Окна были открыты, но день был знойный и удушливый — тихий и солнечный; весь ландшафт был покрыт каким-то желтоватым туманом, как будто самая атмосфера была подернута растопленным золотом. Даже розы в саду как будто чувствовали влияние знойного летнего неба, и опустили свои тяжелые головки, как люди, страдающие от головной боли. Бульдог Боу-оу, лежа под акацией на лугу, был не в духе, как какой-нибудь обидчивый пожилой господин, и злобно лаял на порхавшую бабочку.
Как ни прекрасен был этот летний день, он был один из таких, когда люди раздражаются и ссорятся друг с другом по причине жара; каждый человек имеет тайное убеждение, что его сосед некоторым образом виноват, что атмосфера такая знойная и что она была бы прохладнее, если бы его тут не было. Это был один из тех дней, когда больные особенно капризны, а больничные сиделки ропщут на свое занятие. День, когда третьеклассные пассажиры, путешествующие на дальнее расстояние, свирепо требуют пива на каждой станции и ненавидят друг друга, зачем места их узки и жестки, день, в которой механизм ежедневной жизни выходит из своего порядка.
Джон Меллиш, сидя возле постели жены, мало думал о летней погоде. Я сомневаюсь, знал ли он, январь или июнь этот месяц. Для него на земле было только одно существо, и оно было нездорово и огорчено огорчением, от которого он не имел сил избавить его, не зная даже в чем оно состоит.
Голос его задрожал, когда он заговорил с женой.
— Душа моя, ты была очень больна, — сказал он.
Аврора взглянула на него с улыбкой до того непохожею на ее обыкновенную улыбку, что Джону было гораздо мучительнее видеть ее, чем слезы, и протянула ему свою руку. Он взял эту пылающую руку и держал ее, пока говорил.
— Да, душа моя, ты была больна; но Мортон говорит, что это была истерика, и что завтра ты опять будешь здорова, стало быть, беспокоиться нечего.
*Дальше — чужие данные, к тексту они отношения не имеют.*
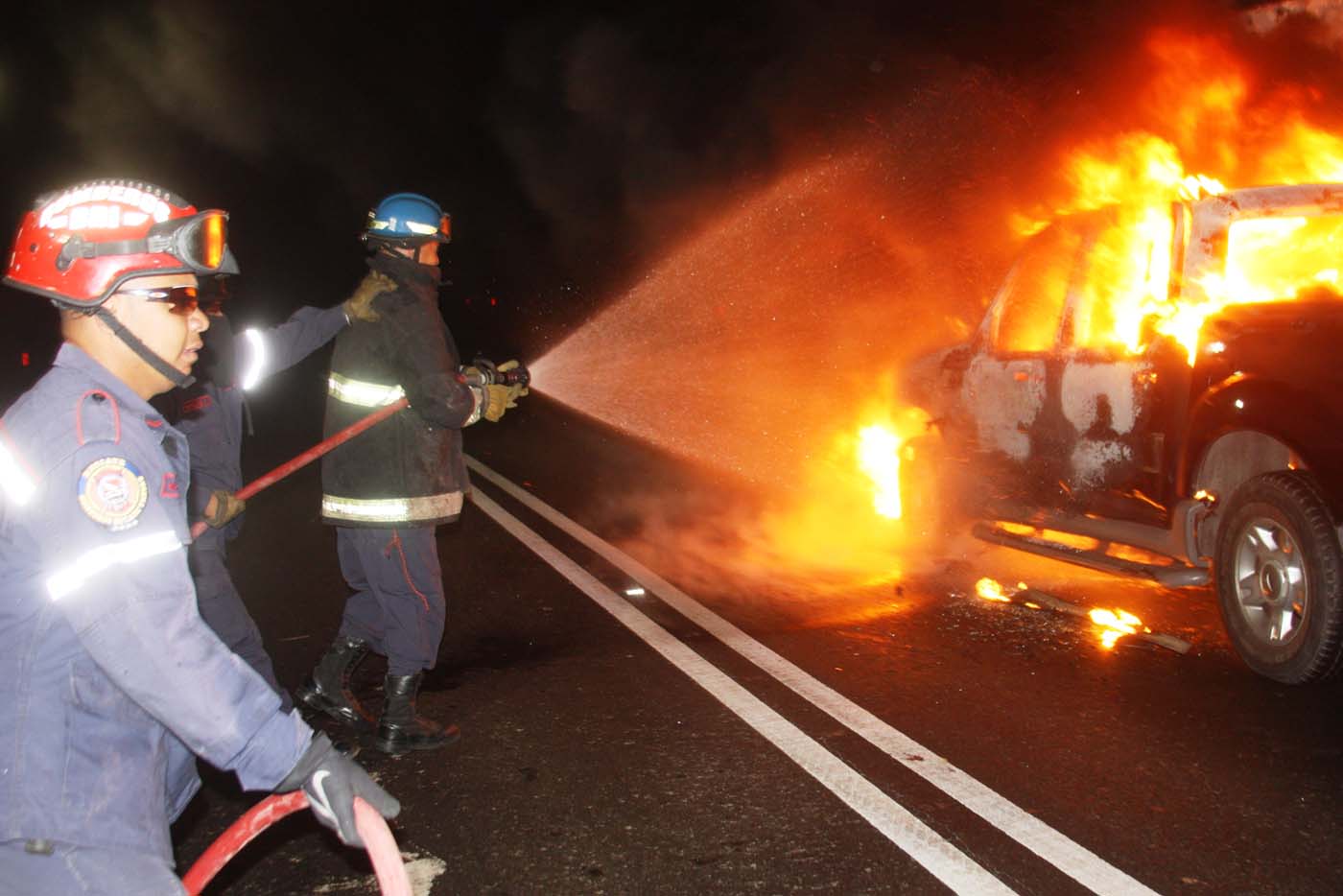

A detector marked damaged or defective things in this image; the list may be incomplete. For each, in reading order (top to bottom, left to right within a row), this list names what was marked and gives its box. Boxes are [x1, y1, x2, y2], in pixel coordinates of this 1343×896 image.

charred truck body [902, 183, 1343, 687]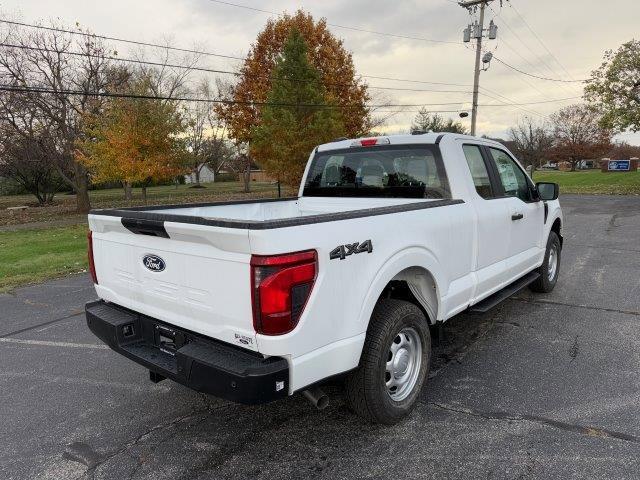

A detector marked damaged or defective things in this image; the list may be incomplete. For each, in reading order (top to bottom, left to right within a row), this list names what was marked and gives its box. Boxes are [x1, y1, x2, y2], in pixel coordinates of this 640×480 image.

parking lot crack [430, 400, 640, 444]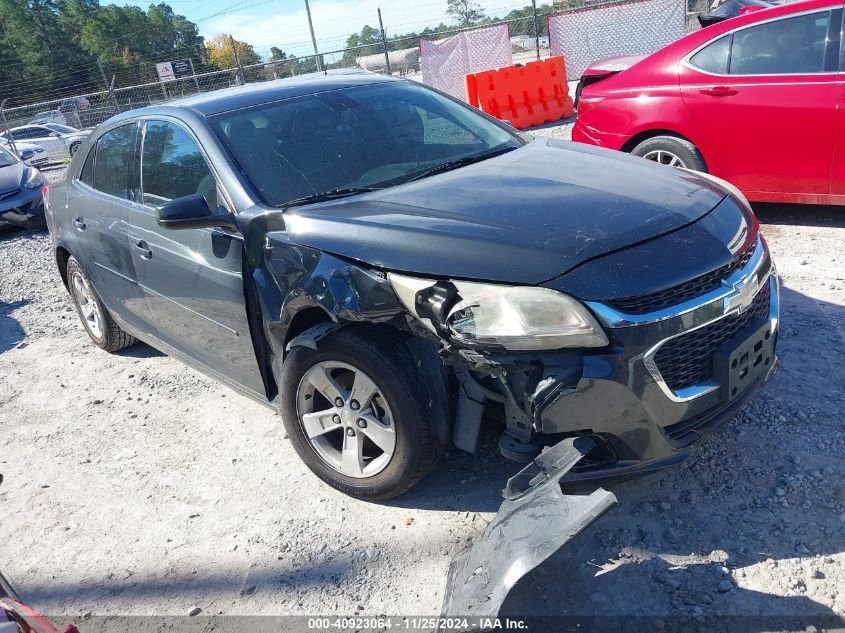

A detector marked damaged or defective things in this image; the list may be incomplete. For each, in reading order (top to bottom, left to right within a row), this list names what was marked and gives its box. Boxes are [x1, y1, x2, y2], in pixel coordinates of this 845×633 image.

Меня огорчает, мой ангел, что у тебя есть что-то на душе, что-то, бывшее причиною твоей болезни.
Аврора отвернулась и старалась вырвать свою руку с нетерпением, но Джон крепко ее держал в обеих своих руках.
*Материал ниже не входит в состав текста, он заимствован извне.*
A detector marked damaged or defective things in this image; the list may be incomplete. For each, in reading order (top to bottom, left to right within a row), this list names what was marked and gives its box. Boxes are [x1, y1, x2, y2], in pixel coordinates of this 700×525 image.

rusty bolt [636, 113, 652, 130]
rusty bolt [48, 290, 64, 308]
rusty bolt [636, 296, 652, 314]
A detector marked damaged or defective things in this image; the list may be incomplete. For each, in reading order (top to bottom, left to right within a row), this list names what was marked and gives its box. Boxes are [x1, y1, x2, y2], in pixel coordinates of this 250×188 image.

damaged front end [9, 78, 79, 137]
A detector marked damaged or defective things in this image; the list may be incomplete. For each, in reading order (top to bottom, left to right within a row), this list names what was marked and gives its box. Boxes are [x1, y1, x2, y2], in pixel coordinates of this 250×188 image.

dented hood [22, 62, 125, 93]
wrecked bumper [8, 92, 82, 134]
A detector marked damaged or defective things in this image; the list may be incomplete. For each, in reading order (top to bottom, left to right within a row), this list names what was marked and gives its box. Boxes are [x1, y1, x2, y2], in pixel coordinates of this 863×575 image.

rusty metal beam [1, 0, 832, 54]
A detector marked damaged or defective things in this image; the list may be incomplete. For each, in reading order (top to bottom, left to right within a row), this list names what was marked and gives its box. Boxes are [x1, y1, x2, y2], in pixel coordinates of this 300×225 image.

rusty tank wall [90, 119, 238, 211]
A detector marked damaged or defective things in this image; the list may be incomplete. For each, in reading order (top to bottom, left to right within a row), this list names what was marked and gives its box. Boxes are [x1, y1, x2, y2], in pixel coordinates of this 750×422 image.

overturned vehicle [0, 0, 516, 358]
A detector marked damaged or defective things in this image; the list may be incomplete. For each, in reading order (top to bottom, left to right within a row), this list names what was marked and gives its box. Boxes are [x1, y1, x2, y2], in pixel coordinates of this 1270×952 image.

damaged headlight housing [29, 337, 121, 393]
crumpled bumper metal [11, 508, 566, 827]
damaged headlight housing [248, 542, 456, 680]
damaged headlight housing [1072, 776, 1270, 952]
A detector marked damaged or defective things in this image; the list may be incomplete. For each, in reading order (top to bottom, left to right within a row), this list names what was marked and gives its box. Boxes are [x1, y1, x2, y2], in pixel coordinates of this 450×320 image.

— Тебя огорчает, что я говорю о вчерашнем, Аврора? — спросил он серьезно.
— Огорчает меня? О, нет!
— Так скажи же мне, мой ангел, почему имя этого человека, имя берейтора, имеет такое страшное на тебя действие?
— Доктор сказал тебе, что это была истерика, — отвечала она холодно, — верно, нервы мои были раздражены вчера.
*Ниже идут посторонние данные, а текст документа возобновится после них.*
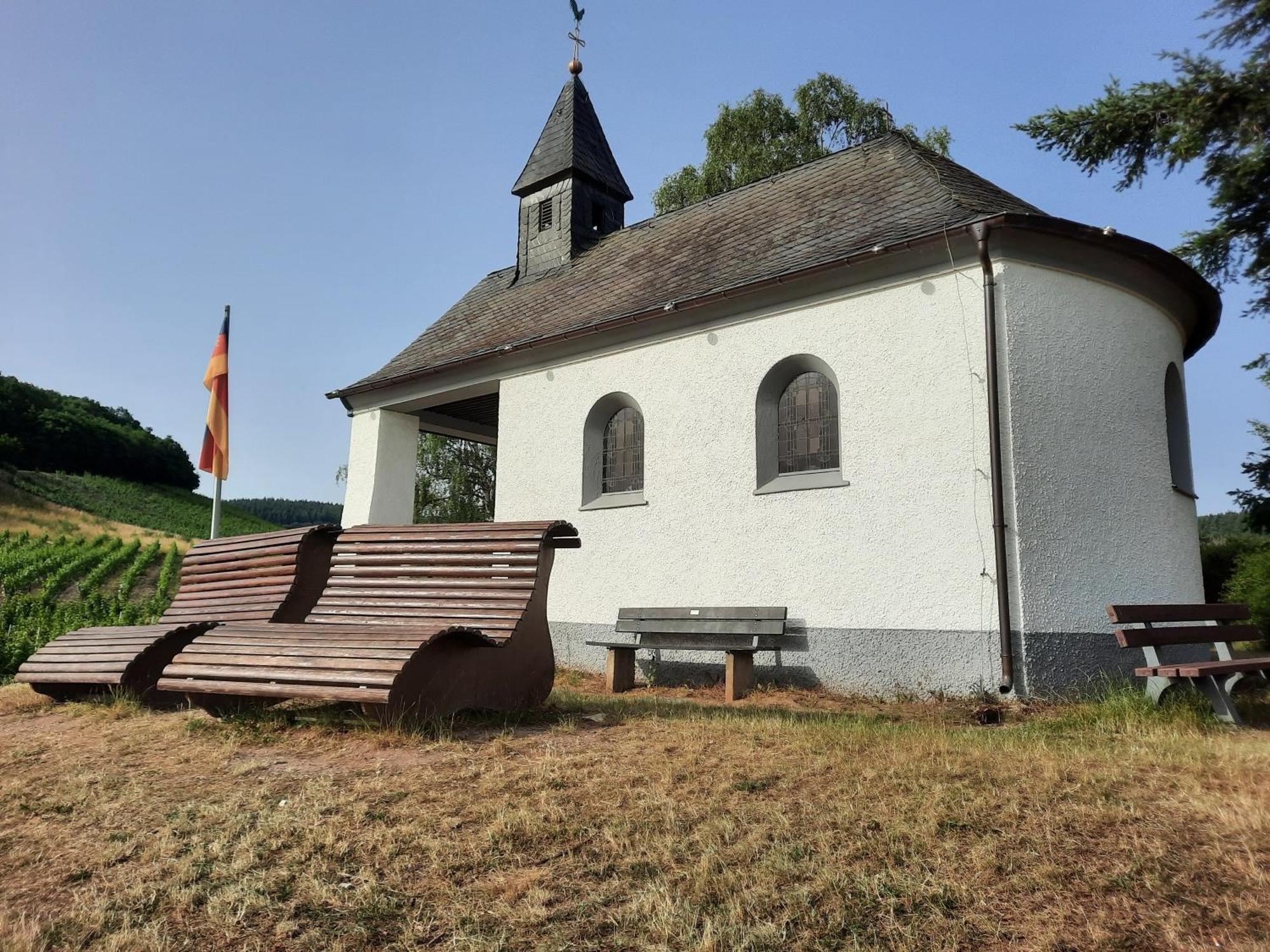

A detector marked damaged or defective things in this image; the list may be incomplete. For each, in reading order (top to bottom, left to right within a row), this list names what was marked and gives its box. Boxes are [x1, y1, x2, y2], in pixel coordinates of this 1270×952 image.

rusty metal bench frame [17, 526, 335, 706]
rusty metal bench frame [152, 523, 582, 721]
rusty metal bench frame [589, 612, 787, 701]
rusty metal bench frame [1107, 604, 1265, 731]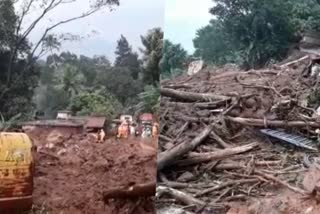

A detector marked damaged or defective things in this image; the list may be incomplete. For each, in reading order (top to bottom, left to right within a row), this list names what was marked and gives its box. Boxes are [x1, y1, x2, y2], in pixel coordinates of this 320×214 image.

heavy rainfall damage [156, 45, 320, 212]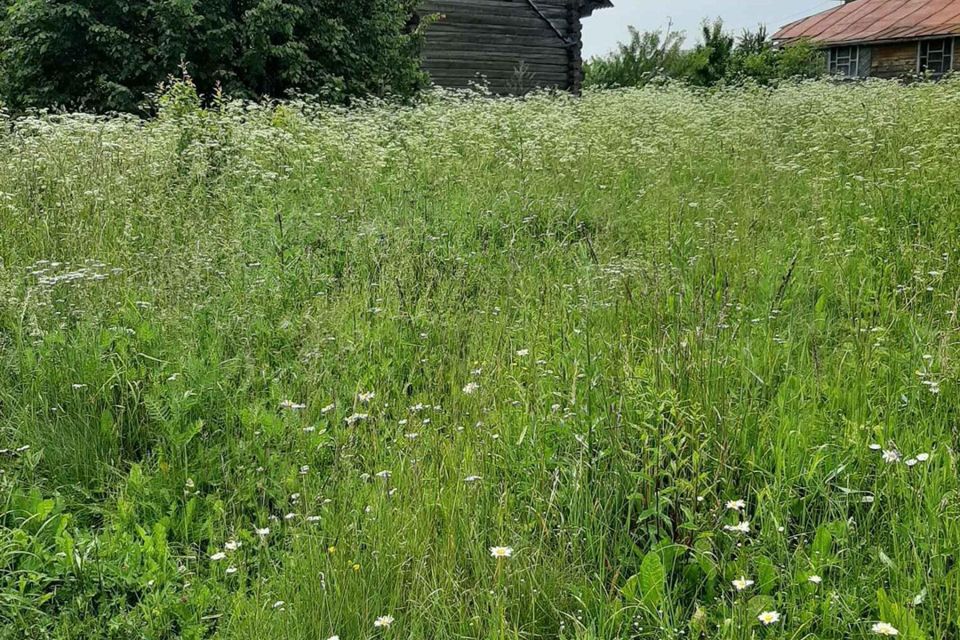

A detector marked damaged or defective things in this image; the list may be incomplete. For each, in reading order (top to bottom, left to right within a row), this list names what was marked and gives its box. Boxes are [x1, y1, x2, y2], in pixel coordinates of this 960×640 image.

rusty metal roof [776, 0, 960, 45]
— Но имя, Аврора, имя. Кто такой этот Джэмс Коньерс — кто он?
Джон почувствовал, что рука, которую он держал, судорожно сжала его руку, когда он назвал берейтора.
— Кто этот человек? Скажи мне, Аврора; ради Бога, скажи мне правду.
Она опять обернулась к мужу, когда он это сказал.
— Если ты желаешь узнать от меня правду, Джон, ты не должен спрашивать меня ни о чем. Вспомни, что я тебе сказала в замке д’Арк: с Тольботом Бёльстродом разлучила меня тайна. Ты поверил мне тогда, Джон — ты должен верить мне до конца; если ты не можешь верить мне…
Она вдруг замолчала, и слезы медленно выступили на ее больших, печальных глазах, когда она взглянула на своего мужа.
— Что же тогда, душа моя?
— Мы должны расстаться, как рассталась я с Тольботом.
— Расстаться! — вскричал Джон. — Мой ангел, мой ангел! Неужели ты думаешь, что нас может разлучить на земле что-нибудь, кроме смерти? Неужели ты думаешь, что какое бы то ни было стечение обстоятельств, как бы ни было оно странно, как бы ни было необъяснимо, может заставить меня сомневаться в твоей чести, или заставить меня дрожать за мою честь? Мог ли бы я сидеть возле тебя и делать тебе эти вопросы, если бы я сомневался в тебе? Ничто не может поколебать мое доверие к тебе — ничто! Но сжалься надо мною; подумай, как горько сидеть здесь, держать твою руку и знать, что между нами есть тайна. Аврора, скажи мне: этот человек, этот Коньерс — кто он?